Arriving into Madrid at 7:00am in the morning flying via Air Canada as I said in the previous post. It took 40 minutes to get all our luggage from the carousel, management for the morning was quite poor - however, I'm not sure if Madrid Barajas Airport is like this entirely all the time. We arrived in Terminal 4 that is. "We" as in my father and I. Up until a week ago, this trip that I planned for was going to be a solo trip, to be more independent. As this trip has not gone as planned, or what I hoped for - in terms of not leaning on someone else, it was nice to have someone else to speak to as not many people spoke fluent English. My Spanish is very limited anyways. Purchasing an English to Spanish Phrasebook was a good choice as it was awesome to try to speak Spanish and indulge yourself in a culture that isn't yours. Instead of going to somebody else's country and not trying to communicate or just use an English menu all the time -it's also respecting their culture.
Besides waiting for the luggage for quite some time - 45 minutes, transportation out of the city was quite swift and easy. It took 10 minutes to figure out our route - of course with some prior knowledge, courtesy of google maps.
Tips on riding the metro:
1. If you arrive via Madrid Barajas Airport at least for Airport T1, the information centre is not where you purchase your tickets. Everyone lines up thinking, you can purchase tickets to ride the metro but the signage on the window of the office is false. As the sign on the window is misleading. There is a pair of elevators and escalators that you lead you down to the metro station.
2. Even with, four pieces of suitcases, it's easily accessible as there were elevators in each of the stations that we had access to from the airport to our hotel. In comparison, to Paris, France, the system was so much more modern in Madrid.
3. To enter the older trains you have to pull the lever up in order to open the doors. Whereas the newer ones, you have to press the buttons.
4. The metro runs from 6:00am to 1:30am (roughly).
5. The price for a single trip is simply very cheap, and roughly around 1.40 - 1.80 euros, to get out of the airport to the city it is roughly 5.00 euros.
6. For touristic purposes, the city is easily accessible via metro. Don't forget to grab a metro map.
Other remarks/observations in Madrid
An observation for the population, they're not really friendly or maybe to strangers - that's maybe just how they live.
As an Asian going to Europe, I'm being stared at like I'm an alien. Which was something I wasn't used to since I haven't been to Europe for over five years, and it felt weird coming from a multicultural city of Toronto, that never happens.
The metro as its convenient from the airport to get into the main city but even travelling through the city. Keep in mind I went in October so it's also very warm. There's not much air conditioning in the actually metro car is that how you call it? We call it in Toronto, as subway car.

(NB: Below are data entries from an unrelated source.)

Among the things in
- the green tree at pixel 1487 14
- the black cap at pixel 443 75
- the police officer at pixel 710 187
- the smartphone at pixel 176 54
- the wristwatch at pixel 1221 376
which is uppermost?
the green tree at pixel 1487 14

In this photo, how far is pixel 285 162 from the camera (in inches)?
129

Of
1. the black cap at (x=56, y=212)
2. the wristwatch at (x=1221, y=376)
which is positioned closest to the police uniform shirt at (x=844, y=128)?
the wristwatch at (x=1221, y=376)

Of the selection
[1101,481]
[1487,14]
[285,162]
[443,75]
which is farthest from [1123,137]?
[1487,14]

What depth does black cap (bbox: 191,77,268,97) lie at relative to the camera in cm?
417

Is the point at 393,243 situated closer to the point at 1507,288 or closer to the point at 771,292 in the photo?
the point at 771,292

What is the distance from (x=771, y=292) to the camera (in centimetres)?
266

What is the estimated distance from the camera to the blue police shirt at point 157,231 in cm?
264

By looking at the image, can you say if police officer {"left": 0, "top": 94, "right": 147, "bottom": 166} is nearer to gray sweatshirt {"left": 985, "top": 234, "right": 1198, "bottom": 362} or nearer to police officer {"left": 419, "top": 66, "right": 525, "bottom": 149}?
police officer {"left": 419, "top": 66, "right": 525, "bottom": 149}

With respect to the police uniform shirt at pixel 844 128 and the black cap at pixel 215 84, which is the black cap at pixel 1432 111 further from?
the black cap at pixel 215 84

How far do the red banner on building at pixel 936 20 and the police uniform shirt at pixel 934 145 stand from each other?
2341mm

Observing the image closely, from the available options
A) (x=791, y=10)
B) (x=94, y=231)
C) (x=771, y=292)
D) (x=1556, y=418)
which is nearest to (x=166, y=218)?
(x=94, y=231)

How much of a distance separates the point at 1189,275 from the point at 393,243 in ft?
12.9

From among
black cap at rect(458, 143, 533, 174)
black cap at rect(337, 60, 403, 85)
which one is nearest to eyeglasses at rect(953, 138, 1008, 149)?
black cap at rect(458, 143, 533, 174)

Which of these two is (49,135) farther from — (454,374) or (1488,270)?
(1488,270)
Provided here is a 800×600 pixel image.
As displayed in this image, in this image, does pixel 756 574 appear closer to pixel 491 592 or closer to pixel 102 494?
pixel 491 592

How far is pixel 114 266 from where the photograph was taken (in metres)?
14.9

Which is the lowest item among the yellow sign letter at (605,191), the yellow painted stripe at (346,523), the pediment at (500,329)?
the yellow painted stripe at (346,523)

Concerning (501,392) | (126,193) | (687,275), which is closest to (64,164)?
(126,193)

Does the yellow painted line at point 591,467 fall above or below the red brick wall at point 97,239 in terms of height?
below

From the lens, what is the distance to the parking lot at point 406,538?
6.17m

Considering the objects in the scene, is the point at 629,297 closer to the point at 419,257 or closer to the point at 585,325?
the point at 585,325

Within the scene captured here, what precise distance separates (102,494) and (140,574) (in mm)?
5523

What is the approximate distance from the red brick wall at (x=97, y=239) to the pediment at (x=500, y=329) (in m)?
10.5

There's no actual luggage space to put your luggage at in the Subway hoping you don't arrive at a time of rush hour, people going to work or going home.
Check your hotel/hostel/Airbnb if they from the airport if that's the transportation mode you're coming from. Double check if you elevators at the closest metro station to you.
I lived near Villa de Vallecas and that's the suburbs of Madrid, people dress casually - not as fashionable as people in the city centre in Sol, Madrid.
Uber runs in Madrid, but not Uber eats (sadly, and they need to expand to more cities).
Aeropuerto T1, T2, T3 is all one metro stop whereas, T4 has it's own stop and is at the end of the line.
The economy is not very swell in Spain, it is beneficial to travellers not from Spain.